* **What to do**
State how many lines in the records below contain the string "each", counting a match only when its capitalization is identical. Give the number alone.

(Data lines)

+ + + +

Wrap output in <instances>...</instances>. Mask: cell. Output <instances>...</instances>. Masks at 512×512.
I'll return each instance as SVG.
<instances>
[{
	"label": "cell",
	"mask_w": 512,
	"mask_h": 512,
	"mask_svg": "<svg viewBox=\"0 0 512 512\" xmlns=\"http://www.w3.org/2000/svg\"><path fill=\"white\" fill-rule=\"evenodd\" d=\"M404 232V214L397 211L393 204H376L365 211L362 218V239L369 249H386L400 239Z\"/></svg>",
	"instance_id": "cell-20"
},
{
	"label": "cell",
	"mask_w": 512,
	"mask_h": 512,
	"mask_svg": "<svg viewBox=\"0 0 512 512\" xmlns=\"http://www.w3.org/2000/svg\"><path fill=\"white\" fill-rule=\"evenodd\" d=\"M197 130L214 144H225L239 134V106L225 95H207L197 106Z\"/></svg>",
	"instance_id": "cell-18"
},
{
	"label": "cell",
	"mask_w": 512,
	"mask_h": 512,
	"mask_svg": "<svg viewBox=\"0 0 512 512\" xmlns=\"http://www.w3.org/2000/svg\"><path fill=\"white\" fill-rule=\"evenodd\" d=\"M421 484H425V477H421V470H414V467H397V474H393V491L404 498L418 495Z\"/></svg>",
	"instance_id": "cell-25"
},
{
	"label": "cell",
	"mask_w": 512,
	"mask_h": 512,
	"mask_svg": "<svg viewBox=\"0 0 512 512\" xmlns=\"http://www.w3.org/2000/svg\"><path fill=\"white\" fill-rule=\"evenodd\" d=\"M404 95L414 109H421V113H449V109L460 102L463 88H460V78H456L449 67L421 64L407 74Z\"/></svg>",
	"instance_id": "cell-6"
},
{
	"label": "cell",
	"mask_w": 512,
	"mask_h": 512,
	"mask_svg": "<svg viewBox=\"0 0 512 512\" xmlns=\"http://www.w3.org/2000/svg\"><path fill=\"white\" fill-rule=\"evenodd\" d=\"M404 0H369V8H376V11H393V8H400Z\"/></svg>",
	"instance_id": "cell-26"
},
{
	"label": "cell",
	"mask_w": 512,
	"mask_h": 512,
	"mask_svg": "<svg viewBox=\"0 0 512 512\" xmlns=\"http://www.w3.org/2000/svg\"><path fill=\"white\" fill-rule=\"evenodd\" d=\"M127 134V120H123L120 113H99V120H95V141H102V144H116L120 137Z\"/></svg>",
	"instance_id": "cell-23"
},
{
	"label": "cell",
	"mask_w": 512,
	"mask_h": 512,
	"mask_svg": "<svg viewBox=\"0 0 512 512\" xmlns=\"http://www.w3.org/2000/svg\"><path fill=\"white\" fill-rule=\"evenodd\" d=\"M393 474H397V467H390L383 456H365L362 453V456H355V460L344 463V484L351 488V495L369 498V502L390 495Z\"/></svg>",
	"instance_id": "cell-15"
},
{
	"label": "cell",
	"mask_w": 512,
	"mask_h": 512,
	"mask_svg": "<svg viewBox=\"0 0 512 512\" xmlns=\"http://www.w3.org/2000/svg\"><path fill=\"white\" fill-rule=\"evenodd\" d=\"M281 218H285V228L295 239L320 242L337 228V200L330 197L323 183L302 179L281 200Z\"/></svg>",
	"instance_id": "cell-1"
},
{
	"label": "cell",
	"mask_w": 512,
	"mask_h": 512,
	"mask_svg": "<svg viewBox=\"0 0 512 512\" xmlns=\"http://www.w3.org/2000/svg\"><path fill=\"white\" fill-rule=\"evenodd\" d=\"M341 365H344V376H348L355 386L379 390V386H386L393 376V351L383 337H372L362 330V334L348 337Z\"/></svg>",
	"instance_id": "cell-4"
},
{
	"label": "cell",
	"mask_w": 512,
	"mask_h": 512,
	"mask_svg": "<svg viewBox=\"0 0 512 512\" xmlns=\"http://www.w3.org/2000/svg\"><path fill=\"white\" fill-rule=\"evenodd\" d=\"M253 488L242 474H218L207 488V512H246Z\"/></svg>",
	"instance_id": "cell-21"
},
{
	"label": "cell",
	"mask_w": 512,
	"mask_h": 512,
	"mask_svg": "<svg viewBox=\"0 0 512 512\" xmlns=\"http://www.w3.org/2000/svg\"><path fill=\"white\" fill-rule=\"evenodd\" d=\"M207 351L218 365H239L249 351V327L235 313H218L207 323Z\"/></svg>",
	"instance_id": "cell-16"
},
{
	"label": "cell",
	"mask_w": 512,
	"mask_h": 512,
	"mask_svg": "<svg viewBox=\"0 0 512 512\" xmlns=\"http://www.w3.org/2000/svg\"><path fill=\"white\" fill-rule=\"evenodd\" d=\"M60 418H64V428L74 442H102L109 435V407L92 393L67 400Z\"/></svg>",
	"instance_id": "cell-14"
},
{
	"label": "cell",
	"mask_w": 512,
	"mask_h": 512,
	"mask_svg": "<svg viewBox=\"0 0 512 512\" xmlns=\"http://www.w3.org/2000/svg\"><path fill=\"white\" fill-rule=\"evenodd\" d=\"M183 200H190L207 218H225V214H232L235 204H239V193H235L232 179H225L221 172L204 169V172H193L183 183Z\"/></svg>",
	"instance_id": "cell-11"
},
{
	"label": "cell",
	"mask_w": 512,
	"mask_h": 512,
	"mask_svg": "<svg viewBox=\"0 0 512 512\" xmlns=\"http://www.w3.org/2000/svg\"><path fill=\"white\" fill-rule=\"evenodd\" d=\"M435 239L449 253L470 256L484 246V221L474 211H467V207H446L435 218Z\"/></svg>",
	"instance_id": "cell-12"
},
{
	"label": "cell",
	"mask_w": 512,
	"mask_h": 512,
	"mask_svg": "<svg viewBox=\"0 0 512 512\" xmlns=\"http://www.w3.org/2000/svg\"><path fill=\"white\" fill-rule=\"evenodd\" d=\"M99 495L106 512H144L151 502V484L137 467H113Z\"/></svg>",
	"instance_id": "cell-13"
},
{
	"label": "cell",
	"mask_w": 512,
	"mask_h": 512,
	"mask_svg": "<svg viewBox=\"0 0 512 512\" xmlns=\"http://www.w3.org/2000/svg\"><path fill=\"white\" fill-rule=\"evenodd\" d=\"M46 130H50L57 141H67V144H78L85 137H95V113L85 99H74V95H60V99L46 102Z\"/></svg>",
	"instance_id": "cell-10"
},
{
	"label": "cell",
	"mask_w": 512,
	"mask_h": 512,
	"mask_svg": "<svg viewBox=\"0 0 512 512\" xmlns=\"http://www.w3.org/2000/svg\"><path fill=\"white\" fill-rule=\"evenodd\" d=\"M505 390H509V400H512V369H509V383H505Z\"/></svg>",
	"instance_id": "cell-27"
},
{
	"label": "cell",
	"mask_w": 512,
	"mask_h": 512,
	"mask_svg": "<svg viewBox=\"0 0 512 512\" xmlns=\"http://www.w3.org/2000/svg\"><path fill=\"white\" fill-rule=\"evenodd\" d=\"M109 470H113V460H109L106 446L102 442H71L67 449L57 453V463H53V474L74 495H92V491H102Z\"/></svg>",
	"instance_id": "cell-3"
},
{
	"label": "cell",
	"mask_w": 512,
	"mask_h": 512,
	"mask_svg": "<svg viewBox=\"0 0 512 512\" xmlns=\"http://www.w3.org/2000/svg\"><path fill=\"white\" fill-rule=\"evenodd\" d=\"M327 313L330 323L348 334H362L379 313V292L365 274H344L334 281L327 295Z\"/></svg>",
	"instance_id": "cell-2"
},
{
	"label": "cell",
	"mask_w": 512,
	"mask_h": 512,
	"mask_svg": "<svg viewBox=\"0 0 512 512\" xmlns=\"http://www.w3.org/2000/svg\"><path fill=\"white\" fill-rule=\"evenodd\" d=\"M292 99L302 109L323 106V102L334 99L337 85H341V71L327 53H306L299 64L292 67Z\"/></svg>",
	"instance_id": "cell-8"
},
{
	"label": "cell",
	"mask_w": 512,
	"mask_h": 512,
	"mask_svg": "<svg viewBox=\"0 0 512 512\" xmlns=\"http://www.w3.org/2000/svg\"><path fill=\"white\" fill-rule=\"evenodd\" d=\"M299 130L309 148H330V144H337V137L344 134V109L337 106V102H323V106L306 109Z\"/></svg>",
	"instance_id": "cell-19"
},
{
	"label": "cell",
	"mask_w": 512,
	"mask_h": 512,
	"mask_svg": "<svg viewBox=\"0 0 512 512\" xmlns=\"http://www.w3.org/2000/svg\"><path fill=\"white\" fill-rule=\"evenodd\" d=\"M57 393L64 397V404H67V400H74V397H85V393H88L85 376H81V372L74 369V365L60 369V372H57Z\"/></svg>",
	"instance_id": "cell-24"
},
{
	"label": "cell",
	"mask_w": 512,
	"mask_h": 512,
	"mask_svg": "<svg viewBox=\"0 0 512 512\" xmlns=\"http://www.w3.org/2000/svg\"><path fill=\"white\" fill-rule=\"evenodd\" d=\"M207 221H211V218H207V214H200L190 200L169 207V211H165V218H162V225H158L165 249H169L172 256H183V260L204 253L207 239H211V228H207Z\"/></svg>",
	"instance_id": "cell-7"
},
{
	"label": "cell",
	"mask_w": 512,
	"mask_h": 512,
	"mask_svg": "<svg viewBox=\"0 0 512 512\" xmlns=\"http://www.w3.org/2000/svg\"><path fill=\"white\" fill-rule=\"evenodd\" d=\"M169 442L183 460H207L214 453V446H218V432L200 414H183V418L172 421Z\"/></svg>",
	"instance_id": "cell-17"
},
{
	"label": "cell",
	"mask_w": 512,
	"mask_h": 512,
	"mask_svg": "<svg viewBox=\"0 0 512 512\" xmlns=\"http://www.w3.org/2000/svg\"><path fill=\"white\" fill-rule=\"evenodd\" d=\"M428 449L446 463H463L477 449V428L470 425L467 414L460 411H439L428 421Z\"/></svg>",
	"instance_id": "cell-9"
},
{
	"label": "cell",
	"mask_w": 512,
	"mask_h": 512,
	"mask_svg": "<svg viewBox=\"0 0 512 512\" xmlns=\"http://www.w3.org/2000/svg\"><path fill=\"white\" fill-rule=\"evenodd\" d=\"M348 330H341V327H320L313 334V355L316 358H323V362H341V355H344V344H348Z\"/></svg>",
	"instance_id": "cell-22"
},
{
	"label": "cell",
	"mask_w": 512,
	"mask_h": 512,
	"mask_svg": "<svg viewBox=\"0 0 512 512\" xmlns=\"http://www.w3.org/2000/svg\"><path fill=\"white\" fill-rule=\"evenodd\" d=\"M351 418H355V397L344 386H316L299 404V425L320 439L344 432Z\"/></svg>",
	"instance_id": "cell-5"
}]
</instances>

+ + + +

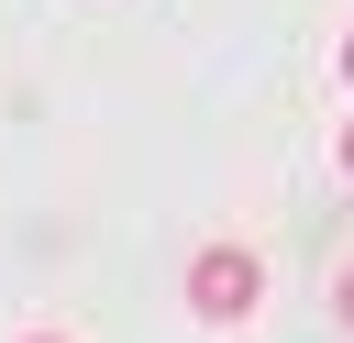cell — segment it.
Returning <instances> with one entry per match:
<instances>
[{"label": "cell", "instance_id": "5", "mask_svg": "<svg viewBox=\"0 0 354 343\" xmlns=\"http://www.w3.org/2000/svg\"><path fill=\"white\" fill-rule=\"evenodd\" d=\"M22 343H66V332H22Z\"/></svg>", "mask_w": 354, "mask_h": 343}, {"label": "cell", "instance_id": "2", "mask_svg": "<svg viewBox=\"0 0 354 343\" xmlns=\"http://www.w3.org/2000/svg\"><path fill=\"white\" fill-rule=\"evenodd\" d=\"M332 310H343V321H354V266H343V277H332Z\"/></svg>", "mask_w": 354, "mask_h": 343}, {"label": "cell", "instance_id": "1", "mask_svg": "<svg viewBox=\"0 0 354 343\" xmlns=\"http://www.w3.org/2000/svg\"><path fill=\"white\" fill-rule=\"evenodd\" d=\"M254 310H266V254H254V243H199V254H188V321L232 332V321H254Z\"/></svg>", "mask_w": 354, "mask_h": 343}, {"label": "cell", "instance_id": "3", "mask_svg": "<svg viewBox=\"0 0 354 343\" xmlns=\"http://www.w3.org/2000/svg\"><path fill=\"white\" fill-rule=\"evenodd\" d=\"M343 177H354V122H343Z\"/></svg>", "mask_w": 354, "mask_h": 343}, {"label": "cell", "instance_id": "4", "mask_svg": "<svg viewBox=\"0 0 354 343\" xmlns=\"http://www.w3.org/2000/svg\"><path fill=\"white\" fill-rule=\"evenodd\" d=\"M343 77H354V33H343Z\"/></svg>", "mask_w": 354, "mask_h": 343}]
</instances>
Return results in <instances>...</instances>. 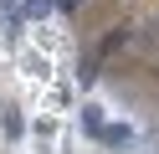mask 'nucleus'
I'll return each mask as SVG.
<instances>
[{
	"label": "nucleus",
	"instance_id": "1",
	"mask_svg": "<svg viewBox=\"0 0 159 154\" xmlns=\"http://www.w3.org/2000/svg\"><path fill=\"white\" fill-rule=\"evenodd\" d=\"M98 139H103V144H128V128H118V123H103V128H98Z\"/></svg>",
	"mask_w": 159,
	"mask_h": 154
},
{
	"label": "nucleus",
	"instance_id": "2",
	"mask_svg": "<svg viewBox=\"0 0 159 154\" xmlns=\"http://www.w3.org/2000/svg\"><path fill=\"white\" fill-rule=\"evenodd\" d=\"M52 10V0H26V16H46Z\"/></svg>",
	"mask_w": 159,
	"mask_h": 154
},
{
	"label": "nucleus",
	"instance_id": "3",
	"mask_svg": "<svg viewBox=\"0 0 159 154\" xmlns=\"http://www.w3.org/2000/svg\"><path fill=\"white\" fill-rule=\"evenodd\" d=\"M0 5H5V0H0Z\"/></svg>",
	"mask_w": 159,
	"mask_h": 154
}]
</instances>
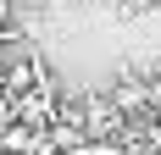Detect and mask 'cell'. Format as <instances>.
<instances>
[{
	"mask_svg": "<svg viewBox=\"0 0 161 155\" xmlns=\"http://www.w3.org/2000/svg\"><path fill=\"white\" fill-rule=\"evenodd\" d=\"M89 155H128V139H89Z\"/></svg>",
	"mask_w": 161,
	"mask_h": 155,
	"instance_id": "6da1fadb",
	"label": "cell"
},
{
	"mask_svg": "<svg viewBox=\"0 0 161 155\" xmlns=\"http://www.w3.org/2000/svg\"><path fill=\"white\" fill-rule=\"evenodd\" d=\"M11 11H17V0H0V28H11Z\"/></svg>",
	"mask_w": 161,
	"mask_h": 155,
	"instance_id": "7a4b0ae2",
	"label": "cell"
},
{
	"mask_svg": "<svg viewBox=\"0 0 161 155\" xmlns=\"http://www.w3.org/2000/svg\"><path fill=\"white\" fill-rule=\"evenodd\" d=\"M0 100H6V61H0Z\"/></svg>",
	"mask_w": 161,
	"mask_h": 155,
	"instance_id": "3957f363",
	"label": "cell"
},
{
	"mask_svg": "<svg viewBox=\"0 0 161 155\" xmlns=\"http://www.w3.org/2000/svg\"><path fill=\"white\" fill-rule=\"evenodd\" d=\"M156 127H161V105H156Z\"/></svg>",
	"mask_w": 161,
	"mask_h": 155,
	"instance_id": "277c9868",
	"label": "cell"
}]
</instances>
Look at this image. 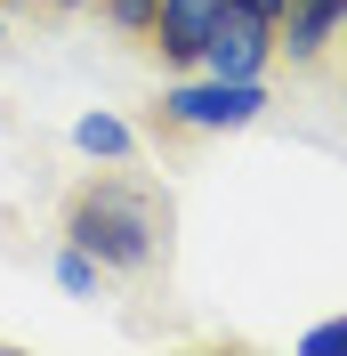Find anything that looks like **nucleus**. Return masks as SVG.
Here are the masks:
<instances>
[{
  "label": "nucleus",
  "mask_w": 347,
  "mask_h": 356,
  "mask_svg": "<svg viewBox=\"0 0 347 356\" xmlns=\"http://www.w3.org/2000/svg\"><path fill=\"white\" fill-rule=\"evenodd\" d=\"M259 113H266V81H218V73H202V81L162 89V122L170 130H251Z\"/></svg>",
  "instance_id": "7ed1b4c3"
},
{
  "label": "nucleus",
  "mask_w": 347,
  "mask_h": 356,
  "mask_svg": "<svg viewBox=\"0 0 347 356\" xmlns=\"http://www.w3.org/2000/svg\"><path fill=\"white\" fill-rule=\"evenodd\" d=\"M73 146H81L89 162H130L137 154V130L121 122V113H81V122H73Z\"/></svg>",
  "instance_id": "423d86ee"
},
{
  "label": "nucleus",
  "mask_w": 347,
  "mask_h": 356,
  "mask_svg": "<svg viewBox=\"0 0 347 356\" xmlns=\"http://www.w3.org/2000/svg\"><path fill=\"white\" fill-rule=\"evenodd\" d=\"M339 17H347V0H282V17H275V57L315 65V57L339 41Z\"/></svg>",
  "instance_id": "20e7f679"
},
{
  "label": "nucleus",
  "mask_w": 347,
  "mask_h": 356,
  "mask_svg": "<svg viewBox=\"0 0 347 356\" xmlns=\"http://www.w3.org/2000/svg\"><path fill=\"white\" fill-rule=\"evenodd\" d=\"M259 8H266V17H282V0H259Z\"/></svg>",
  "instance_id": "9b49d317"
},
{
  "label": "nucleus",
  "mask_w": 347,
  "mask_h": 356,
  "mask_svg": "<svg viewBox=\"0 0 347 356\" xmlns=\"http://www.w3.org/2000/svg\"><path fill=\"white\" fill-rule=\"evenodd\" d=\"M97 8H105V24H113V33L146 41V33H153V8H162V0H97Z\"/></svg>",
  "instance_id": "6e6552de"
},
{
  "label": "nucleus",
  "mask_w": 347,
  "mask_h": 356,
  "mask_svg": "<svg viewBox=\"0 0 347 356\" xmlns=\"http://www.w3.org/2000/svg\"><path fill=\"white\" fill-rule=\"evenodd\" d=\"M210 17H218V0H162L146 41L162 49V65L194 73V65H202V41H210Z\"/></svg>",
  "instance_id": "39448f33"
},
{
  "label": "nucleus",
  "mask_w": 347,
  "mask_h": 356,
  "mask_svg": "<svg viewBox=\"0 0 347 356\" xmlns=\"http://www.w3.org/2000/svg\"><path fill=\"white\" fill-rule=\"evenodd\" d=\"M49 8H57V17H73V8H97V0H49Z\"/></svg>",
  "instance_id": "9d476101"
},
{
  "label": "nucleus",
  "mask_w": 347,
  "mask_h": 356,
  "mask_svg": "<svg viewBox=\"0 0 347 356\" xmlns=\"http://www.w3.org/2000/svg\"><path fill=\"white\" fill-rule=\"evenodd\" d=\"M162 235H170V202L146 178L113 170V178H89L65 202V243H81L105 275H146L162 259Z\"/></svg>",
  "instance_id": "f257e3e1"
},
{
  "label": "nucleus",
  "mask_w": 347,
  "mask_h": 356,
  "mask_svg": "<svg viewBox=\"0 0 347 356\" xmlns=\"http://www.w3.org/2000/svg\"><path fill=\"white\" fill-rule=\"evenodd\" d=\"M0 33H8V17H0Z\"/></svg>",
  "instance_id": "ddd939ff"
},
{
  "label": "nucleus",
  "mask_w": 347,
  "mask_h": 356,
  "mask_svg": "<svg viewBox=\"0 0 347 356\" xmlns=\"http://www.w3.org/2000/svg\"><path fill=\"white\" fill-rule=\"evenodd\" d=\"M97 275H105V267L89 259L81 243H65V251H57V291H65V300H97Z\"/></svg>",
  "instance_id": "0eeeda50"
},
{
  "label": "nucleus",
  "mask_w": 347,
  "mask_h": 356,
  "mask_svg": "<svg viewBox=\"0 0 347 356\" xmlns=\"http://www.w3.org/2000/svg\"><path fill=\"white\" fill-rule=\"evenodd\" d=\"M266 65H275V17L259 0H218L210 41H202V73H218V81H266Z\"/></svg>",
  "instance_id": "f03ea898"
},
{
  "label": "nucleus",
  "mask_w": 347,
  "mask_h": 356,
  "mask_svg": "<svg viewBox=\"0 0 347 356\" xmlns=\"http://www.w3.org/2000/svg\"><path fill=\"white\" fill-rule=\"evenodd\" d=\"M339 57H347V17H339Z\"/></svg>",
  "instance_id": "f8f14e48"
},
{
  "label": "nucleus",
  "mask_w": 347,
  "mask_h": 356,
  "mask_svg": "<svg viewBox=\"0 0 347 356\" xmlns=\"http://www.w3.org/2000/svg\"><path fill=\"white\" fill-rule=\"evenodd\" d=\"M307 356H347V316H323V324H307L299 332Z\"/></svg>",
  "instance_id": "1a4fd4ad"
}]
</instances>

+ + + +

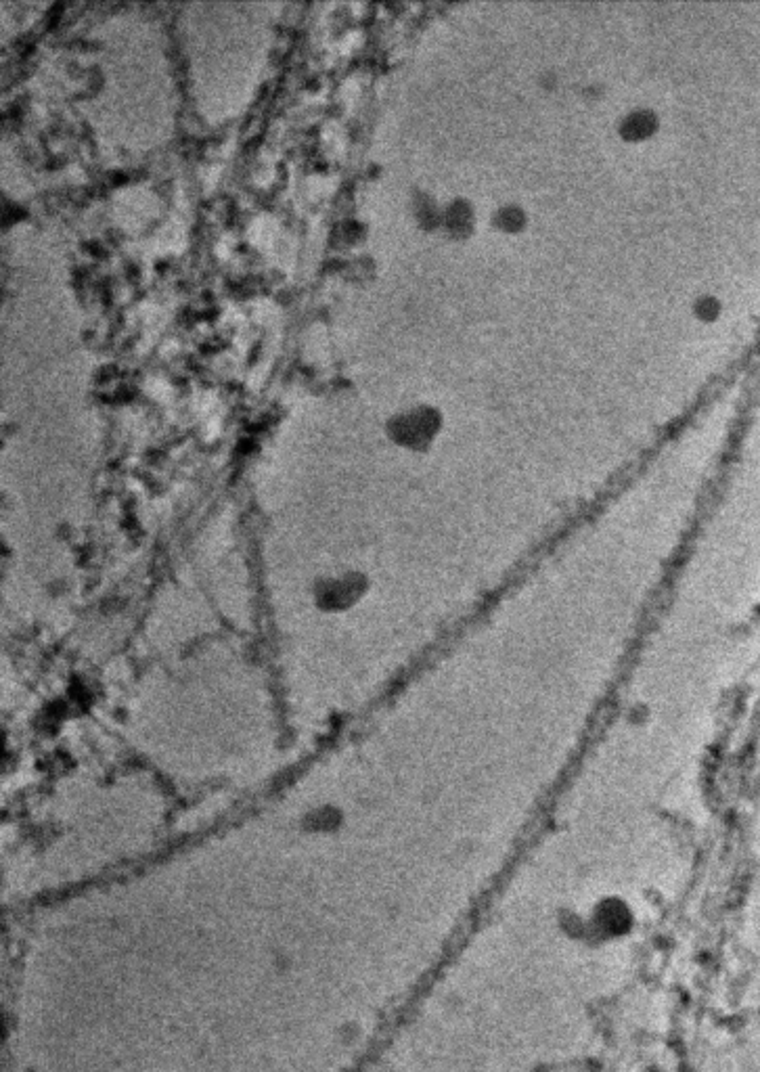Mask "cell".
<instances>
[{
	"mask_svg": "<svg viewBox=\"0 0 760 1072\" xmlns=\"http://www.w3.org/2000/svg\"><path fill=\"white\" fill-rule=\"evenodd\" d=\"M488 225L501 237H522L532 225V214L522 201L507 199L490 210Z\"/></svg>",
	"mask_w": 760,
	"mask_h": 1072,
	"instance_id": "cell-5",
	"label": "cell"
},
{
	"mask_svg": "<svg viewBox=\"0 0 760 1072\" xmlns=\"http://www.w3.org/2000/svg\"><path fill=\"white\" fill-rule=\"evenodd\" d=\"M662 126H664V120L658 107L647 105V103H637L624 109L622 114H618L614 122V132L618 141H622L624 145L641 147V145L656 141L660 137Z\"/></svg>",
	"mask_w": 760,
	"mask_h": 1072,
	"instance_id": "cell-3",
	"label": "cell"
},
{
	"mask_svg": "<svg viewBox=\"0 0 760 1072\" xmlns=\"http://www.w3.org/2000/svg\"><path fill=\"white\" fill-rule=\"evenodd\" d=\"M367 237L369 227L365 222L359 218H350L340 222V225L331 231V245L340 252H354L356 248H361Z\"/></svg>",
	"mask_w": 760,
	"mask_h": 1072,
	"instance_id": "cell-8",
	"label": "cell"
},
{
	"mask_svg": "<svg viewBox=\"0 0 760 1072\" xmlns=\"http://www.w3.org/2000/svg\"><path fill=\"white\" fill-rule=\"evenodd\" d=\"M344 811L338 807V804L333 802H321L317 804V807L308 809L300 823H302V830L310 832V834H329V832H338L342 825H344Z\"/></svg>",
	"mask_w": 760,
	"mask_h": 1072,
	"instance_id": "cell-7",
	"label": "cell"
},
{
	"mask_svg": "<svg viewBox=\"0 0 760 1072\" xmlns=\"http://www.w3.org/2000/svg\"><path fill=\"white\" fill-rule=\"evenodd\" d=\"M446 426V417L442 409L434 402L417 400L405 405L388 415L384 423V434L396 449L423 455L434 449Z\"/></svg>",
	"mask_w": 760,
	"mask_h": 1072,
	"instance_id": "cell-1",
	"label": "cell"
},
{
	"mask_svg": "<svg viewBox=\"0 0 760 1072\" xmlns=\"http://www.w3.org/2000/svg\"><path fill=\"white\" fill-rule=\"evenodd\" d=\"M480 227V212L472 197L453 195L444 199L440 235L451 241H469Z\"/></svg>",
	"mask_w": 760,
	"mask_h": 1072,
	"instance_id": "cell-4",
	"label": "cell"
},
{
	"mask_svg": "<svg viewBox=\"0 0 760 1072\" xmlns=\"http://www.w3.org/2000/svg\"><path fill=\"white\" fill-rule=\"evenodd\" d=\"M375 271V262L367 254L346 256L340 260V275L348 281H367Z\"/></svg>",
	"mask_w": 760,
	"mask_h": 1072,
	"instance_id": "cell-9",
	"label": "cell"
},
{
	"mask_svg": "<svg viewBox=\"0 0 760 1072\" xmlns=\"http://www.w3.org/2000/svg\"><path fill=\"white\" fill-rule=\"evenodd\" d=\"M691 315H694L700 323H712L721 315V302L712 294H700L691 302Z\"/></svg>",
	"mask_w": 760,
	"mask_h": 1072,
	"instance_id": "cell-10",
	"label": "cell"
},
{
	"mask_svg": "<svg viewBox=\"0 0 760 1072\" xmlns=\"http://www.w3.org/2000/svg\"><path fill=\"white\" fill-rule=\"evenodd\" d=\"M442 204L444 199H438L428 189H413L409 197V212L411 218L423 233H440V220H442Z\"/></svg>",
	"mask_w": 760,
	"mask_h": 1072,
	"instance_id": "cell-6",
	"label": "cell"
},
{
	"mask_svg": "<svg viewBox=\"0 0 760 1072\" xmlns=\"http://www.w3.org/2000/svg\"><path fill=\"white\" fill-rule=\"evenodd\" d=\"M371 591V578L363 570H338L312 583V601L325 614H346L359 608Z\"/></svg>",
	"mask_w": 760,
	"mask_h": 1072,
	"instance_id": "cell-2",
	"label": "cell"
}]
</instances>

+ + + +

* **Answer below**
2